A tale of two cities – and one network

Last week a friend here in Melbourne asked if I knew anyone who had worked in Finance in Toronto, which is my home town, although I have been living in Australia for over 20 years.

He was looking to hire someone for their growing business in Toronto and would be in town the next week.  So I sent off 3-4 texts to a few former work colleagues, and my BFF from Grade 6.  She came back and said her sister, who had been a senior finance executive and had taken some time off to raise her family was thinking about going back to work. Half an hour later, my friend from Australia had connected with a potential candidate in Toronto and organized a meeting. The meeting went well on both sides and there may be a job offer coming. This is a great example of the power of the network. You never know where the opportunities may come from, so it is important to network broadly, and let people know what you are looking for so when asked for recommendations they think of you.

Sandy,
Career Money Life Founder

 

How I learnt to love networking – and you can too!

The article below by Alexandra Cann from The Age provides some great insights on how to network effectively. Enjoy.

There are few things I loathe more than networking events. To be honest, I can’t even believe they’re still held because my view is far from unique. I don’t know anyone who likes them.

But even though these events might be a waste of time, networking is an essential business skill. I find the best way to make connections is through existing ones. Two recent examples come to mind.

Anne has been at home for some years raising her kids and now wants to go back to work. But she’s lacking confidence having been out of the mire for a while and has been unsure about where to start looking for work.

She has previously worked in real estate and it would make sense for her to go back into this area. She also has some ideas about starting a business.

Anne is very fortunate that Barry, one of her friends, owns an extremely successful international property company and has offered her an opportunity. While it’s not quite right, Barry is more than happy to open his contact book for Anne to help her find something that will suit. That’s good quality networking.

In another example, I recently went to a birthday lunch and sat next to someone I had written about before but not met in person. It was a happy coincidence and I was able to hear all about her latest venture. When the time is right, I’ll get the exclusive story. This for me is what constitutes good networking.

Freelance art director Chris Eichberger also has an intriguing approach to networking.

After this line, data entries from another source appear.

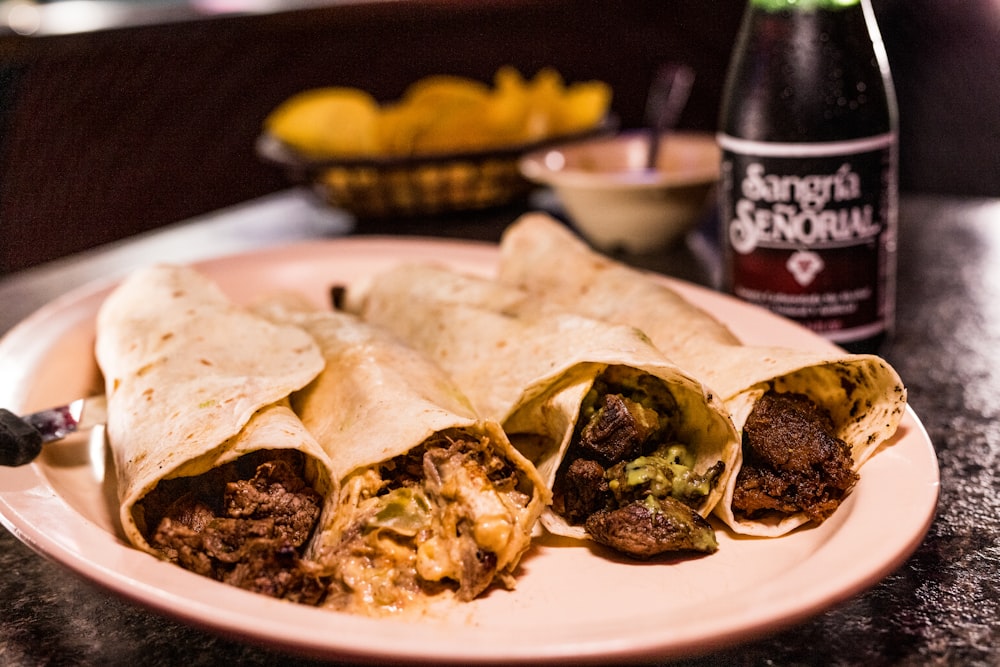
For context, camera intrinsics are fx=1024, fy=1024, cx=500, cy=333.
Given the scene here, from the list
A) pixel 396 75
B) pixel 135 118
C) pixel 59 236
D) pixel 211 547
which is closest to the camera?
pixel 211 547

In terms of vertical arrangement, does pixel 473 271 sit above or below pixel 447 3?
below

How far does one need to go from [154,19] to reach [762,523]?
573cm

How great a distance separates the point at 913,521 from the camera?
1.30m

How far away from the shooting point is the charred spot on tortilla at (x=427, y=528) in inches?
53.7

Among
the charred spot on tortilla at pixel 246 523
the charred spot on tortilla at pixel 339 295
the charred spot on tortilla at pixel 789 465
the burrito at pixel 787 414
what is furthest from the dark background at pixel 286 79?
the charred spot on tortilla at pixel 789 465

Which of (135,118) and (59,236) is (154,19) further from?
(59,236)

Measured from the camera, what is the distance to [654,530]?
143 cm

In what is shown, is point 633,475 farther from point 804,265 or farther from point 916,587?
point 804,265

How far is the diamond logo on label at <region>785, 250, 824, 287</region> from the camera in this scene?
201 centimetres

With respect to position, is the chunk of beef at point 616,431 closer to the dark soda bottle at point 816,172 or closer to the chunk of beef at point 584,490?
the chunk of beef at point 584,490

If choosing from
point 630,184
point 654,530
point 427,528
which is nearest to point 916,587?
point 654,530

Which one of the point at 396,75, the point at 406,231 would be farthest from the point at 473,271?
the point at 396,75

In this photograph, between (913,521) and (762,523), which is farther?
(762,523)

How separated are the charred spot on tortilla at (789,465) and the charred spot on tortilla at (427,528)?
0.35m
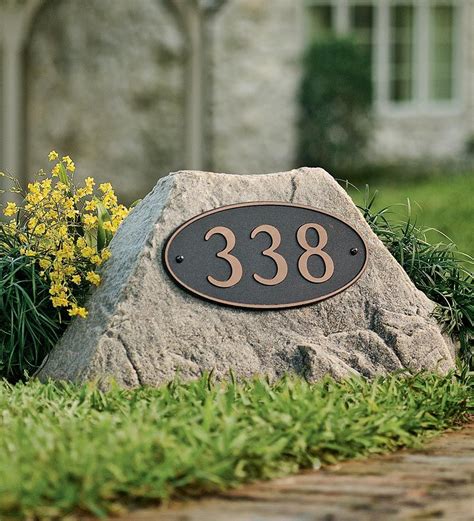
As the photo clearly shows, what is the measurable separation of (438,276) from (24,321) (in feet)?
6.48

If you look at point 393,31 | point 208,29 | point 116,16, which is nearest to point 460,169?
point 393,31

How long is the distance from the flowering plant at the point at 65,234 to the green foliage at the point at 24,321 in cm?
7

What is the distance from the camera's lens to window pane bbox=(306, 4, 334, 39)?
53.5 ft

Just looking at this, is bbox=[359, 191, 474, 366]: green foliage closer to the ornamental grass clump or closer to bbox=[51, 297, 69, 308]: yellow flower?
the ornamental grass clump

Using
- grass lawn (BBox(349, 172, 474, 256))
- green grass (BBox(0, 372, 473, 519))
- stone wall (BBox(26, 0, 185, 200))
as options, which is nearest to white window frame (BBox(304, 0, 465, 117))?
grass lawn (BBox(349, 172, 474, 256))

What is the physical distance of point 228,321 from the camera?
4898 mm

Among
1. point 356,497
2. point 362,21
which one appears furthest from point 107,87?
point 356,497

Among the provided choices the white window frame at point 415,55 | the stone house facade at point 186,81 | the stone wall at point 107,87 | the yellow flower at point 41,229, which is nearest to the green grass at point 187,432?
the yellow flower at point 41,229

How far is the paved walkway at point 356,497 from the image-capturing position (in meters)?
3.33

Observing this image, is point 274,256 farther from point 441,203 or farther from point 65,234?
point 441,203

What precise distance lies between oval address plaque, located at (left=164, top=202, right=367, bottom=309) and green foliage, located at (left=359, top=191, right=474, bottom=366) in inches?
18.3

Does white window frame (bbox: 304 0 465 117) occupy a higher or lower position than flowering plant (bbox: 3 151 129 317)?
higher

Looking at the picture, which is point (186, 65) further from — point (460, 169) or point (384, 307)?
point (384, 307)

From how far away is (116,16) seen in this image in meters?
16.0
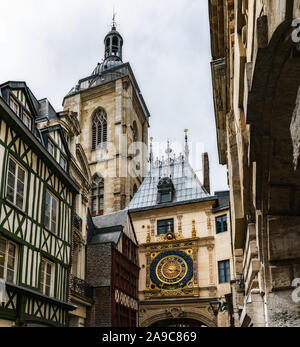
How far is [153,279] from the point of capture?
2414cm

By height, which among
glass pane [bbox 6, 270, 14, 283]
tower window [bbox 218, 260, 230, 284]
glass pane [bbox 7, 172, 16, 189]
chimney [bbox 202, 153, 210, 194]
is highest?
chimney [bbox 202, 153, 210, 194]

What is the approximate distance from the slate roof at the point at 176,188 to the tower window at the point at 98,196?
7123 mm

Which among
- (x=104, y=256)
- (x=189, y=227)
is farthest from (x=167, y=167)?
(x=104, y=256)

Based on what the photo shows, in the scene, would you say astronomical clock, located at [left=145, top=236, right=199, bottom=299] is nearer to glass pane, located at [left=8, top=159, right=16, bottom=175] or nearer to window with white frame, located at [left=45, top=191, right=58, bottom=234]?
window with white frame, located at [left=45, top=191, right=58, bottom=234]

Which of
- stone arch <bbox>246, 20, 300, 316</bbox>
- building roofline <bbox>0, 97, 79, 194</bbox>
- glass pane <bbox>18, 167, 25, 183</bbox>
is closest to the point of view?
stone arch <bbox>246, 20, 300, 316</bbox>

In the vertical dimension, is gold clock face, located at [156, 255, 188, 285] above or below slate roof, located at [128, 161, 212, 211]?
below

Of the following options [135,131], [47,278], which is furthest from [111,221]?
[135,131]

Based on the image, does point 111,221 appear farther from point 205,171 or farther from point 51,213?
point 205,171

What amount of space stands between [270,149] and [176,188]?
23561 mm

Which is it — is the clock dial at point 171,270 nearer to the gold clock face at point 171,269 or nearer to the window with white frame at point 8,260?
the gold clock face at point 171,269

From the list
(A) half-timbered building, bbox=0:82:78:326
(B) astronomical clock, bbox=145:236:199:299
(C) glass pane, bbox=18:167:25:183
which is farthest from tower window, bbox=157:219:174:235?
(C) glass pane, bbox=18:167:25:183

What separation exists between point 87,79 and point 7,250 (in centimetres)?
3529

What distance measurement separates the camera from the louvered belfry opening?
39.8m
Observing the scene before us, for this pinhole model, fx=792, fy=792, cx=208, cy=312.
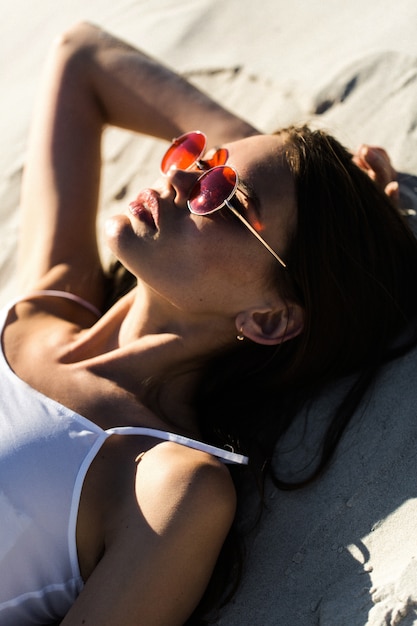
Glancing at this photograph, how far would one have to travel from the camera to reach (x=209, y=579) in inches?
84.0

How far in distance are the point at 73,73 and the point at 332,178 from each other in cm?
134

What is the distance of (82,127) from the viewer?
3068 mm

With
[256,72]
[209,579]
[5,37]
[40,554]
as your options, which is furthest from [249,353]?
[5,37]

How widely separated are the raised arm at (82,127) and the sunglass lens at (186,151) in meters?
0.40

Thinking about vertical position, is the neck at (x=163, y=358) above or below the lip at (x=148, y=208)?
below

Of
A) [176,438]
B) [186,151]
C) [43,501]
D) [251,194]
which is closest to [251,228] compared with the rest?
[251,194]

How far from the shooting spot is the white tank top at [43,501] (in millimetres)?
2078

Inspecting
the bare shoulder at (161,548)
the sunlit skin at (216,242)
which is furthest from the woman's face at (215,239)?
the bare shoulder at (161,548)

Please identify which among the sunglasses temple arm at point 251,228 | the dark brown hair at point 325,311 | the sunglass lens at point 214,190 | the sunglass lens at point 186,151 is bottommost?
the dark brown hair at point 325,311

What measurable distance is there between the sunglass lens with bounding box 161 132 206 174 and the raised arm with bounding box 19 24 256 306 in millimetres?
401

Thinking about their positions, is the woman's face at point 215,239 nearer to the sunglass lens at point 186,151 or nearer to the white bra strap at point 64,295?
the sunglass lens at point 186,151

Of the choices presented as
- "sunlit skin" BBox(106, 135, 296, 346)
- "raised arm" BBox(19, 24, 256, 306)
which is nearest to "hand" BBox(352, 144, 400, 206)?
"raised arm" BBox(19, 24, 256, 306)

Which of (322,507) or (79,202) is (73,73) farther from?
(322,507)

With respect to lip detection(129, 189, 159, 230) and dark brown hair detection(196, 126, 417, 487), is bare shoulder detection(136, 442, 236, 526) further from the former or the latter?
lip detection(129, 189, 159, 230)
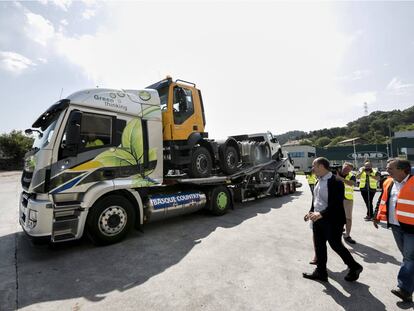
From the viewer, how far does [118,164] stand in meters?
5.20

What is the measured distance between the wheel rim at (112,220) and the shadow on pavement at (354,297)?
3.78 meters

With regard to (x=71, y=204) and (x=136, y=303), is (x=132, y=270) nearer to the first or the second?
(x=136, y=303)

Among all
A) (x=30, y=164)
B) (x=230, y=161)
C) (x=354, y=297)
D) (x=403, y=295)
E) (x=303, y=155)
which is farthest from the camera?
(x=303, y=155)

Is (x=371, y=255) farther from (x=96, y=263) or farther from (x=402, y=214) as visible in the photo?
(x=96, y=263)

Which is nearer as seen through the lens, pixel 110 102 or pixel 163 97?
pixel 110 102

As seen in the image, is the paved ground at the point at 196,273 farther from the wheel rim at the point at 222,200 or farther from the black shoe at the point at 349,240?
the wheel rim at the point at 222,200

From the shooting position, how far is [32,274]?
12.4 ft

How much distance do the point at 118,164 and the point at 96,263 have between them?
76.2 inches

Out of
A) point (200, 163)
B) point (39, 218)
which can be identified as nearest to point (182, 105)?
point (200, 163)

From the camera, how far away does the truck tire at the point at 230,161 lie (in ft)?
26.2

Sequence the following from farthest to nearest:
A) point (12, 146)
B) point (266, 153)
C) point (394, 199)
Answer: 1. point (12, 146)
2. point (266, 153)
3. point (394, 199)

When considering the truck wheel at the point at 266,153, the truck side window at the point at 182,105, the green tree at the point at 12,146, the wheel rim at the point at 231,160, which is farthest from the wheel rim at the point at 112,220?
the green tree at the point at 12,146

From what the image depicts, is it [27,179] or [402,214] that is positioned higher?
[27,179]

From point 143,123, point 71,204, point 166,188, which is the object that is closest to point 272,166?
point 166,188
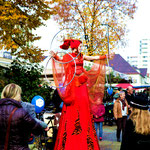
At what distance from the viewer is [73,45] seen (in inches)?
213

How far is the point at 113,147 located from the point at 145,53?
582 ft

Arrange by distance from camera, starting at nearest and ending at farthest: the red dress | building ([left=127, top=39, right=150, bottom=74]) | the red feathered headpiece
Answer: the red dress
the red feathered headpiece
building ([left=127, top=39, right=150, bottom=74])

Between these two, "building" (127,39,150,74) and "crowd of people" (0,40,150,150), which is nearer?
"crowd of people" (0,40,150,150)

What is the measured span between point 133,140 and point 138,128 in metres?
0.15

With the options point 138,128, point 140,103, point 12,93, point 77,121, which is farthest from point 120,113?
point 12,93

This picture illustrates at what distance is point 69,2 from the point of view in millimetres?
21812

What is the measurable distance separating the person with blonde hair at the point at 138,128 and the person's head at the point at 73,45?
239cm

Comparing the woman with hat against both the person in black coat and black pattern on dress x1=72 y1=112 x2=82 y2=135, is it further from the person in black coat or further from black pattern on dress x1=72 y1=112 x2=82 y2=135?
the person in black coat

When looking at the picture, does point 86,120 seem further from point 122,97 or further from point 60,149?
point 122,97

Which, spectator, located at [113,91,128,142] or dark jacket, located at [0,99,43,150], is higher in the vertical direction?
dark jacket, located at [0,99,43,150]

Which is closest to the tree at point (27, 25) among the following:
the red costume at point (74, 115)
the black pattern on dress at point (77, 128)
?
the red costume at point (74, 115)

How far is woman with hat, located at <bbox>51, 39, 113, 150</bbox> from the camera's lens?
16.9ft

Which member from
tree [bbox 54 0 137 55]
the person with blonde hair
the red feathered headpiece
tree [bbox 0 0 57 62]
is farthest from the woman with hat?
tree [bbox 54 0 137 55]

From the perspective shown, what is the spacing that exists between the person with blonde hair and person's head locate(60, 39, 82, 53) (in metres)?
2.39
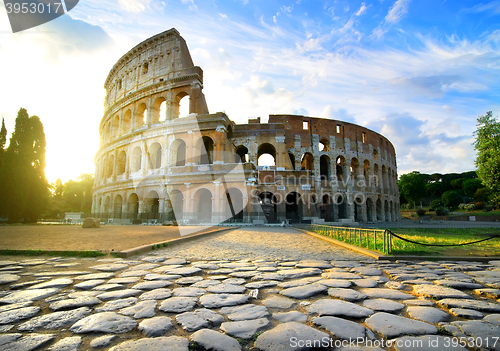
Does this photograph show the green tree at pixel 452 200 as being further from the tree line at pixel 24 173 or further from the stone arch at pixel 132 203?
the tree line at pixel 24 173

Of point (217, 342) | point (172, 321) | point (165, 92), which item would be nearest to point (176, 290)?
point (172, 321)

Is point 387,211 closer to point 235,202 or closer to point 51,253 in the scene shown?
point 235,202

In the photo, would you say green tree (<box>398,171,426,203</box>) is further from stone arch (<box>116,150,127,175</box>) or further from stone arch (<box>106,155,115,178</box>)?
stone arch (<box>106,155,115,178</box>)

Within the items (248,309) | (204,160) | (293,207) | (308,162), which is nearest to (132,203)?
(204,160)

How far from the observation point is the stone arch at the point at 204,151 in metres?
21.8

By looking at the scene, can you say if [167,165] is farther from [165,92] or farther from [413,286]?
[413,286]

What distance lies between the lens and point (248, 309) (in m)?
2.08

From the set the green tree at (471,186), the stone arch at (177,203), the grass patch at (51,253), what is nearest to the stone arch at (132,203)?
the stone arch at (177,203)

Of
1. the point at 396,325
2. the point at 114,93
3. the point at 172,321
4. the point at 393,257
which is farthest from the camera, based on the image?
the point at 114,93

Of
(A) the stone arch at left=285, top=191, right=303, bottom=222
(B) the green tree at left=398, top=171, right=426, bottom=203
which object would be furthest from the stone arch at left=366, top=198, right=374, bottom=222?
(B) the green tree at left=398, top=171, right=426, bottom=203

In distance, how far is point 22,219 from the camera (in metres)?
21.2

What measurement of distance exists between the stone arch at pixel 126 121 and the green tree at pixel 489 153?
3384 centimetres

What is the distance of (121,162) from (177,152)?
22.5 ft

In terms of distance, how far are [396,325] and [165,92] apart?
2522 centimetres
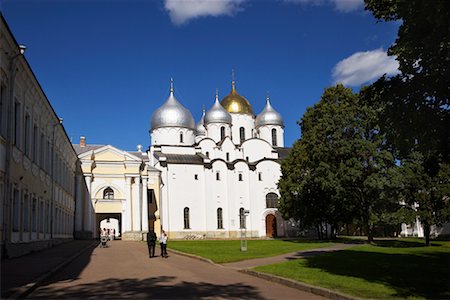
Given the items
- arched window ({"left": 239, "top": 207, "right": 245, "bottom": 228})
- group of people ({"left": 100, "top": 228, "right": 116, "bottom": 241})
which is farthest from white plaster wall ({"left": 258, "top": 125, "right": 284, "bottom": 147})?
group of people ({"left": 100, "top": 228, "right": 116, "bottom": 241})

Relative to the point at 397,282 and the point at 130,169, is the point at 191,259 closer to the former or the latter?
the point at 397,282

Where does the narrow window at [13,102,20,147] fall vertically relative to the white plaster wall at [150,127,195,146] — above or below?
below

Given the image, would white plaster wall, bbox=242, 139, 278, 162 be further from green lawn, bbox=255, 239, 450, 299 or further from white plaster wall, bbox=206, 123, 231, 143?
green lawn, bbox=255, 239, 450, 299

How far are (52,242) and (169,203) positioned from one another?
98.8ft

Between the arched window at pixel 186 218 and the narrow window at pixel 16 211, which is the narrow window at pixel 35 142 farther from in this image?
the arched window at pixel 186 218

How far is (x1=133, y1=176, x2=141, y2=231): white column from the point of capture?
169 feet

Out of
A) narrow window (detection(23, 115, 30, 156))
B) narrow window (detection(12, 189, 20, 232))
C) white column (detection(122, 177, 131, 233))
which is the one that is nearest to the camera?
narrow window (detection(12, 189, 20, 232))

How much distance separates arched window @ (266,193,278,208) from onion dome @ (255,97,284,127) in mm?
13257

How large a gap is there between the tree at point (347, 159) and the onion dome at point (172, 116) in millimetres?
27753

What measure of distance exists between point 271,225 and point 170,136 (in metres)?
18.0

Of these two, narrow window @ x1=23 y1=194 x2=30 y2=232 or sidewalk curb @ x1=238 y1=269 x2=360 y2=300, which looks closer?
sidewalk curb @ x1=238 y1=269 x2=360 y2=300

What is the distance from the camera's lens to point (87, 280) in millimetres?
14406

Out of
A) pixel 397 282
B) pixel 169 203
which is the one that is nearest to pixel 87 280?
pixel 397 282

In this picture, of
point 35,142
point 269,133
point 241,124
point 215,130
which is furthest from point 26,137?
point 269,133
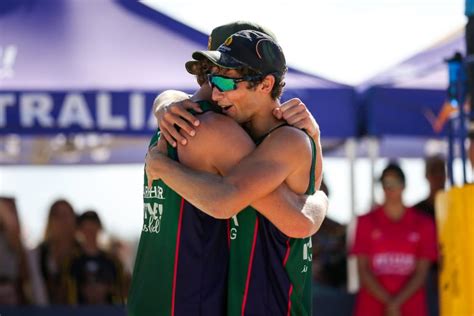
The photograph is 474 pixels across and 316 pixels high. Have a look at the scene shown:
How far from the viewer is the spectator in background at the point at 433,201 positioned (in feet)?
29.8

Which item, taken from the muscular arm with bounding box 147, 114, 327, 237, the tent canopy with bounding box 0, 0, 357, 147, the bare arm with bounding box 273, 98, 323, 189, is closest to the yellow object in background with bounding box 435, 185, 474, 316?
the tent canopy with bounding box 0, 0, 357, 147

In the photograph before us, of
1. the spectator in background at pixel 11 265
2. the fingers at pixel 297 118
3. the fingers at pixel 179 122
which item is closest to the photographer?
the fingers at pixel 179 122

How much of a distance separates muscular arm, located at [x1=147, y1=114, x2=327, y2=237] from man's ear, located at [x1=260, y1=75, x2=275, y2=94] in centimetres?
18

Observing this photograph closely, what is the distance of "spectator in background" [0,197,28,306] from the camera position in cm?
901

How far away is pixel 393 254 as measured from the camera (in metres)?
8.54

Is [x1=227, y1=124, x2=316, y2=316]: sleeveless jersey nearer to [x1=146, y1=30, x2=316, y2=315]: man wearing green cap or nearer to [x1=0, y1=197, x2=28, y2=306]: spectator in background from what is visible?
[x1=146, y1=30, x2=316, y2=315]: man wearing green cap

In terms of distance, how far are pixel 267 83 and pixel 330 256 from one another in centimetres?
564

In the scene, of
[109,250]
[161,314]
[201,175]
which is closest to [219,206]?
[201,175]

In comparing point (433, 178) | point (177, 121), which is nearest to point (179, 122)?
point (177, 121)

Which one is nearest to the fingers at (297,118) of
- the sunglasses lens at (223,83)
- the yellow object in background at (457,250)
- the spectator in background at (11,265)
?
the sunglasses lens at (223,83)

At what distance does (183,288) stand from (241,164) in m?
0.48

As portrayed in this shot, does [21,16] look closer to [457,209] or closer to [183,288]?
[457,209]

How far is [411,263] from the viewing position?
8.49m

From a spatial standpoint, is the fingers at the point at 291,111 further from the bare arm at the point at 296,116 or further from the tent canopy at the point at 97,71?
the tent canopy at the point at 97,71
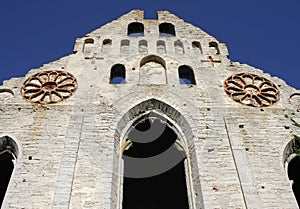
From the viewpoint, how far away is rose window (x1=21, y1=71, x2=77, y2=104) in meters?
10.5

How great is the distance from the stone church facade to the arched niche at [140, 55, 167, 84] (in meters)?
0.03

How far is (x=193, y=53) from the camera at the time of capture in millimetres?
12555

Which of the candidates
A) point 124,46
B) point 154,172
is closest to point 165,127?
point 154,172

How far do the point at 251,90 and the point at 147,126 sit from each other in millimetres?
3283

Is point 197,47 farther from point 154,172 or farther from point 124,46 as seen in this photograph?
point 154,172

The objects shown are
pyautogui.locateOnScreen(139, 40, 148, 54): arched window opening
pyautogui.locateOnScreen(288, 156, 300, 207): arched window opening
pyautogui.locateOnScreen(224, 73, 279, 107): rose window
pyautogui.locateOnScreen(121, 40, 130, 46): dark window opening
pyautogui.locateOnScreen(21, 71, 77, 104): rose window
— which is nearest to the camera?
pyautogui.locateOnScreen(288, 156, 300, 207): arched window opening

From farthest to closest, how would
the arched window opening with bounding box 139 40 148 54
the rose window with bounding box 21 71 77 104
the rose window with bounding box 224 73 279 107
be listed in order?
the arched window opening with bounding box 139 40 148 54
the rose window with bounding box 224 73 279 107
the rose window with bounding box 21 71 77 104

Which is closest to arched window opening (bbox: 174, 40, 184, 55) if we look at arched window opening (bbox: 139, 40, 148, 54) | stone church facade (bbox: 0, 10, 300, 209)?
stone church facade (bbox: 0, 10, 300, 209)

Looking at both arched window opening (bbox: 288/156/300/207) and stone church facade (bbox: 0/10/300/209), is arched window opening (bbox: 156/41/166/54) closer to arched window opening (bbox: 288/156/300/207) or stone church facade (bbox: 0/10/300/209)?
stone church facade (bbox: 0/10/300/209)

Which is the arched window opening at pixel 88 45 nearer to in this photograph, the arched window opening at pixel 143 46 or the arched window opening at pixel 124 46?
the arched window opening at pixel 124 46

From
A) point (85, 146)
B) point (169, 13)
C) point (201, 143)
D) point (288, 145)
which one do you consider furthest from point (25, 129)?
point (169, 13)

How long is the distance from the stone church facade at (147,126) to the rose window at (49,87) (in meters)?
0.03

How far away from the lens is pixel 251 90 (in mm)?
11188

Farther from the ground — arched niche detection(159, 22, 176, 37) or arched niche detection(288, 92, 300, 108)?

“A friend dragged me along to my first networking dinner. It was awful – a room full of desperadoes trying to sell to each other. I’ve not done a networking date like that again,” he says.

Instead, Eichberger has volunteered as part of his network building.

“I’ve been a committee member for two clubs, among other things. One is an industry club, for which I’ve judged the awards for the last three years. That’s the best part of being on the committee. I conduct a panel of judges for a weekend and review the best work from my industry, followed by a dinner.”

His other committee is a social network that promotes science. Eichberger helps organise lectures and conferences for the group.

“Meeting industry leaders and mixing with peers that have shared interests has given me so much more value and business leads than a room full of pushy sales people ever could,” he says.

Networking is a necessary evil if you’re in business.

Raz Chorev, who has published The Introvert’s Guide to Networking, has more reason than most to be intimidated by networking. It’s particularly challenging approaching a group of complete strangers in a business context when you’re an immigrant, English isn’t your mother tongue and small talk is difficult.

Being able to break the ice is almost impossible when you can’t always understand the often-broad Australian accent, you’re just learning about local current affairs and you’re still trying to work out which sports teams are doing well and which aren’t.

So here are three of Chorev’s top tips for conquering intimidating networking events:

  1. Prepare: write down what you want to get out of the event and have questions ready to ask interesting strangers.
  2. Buddy up: having support can help deal with social anxiety – but don’t just stick together, talk to others as well.
  3. Arrive early: this avoids the sense of dread you can feel if you’re late and are confronted with a heaving mass of the semi-inebriated and have to work out how to spark up a conversation when everyone already appears to be engrossed in each other.

Networking is a necessary evil if you’re in business. But it doesn’t have to be the worst part of your job if you’re smart and start with the people you already know. Who knows who you could meet if you put your mind to it?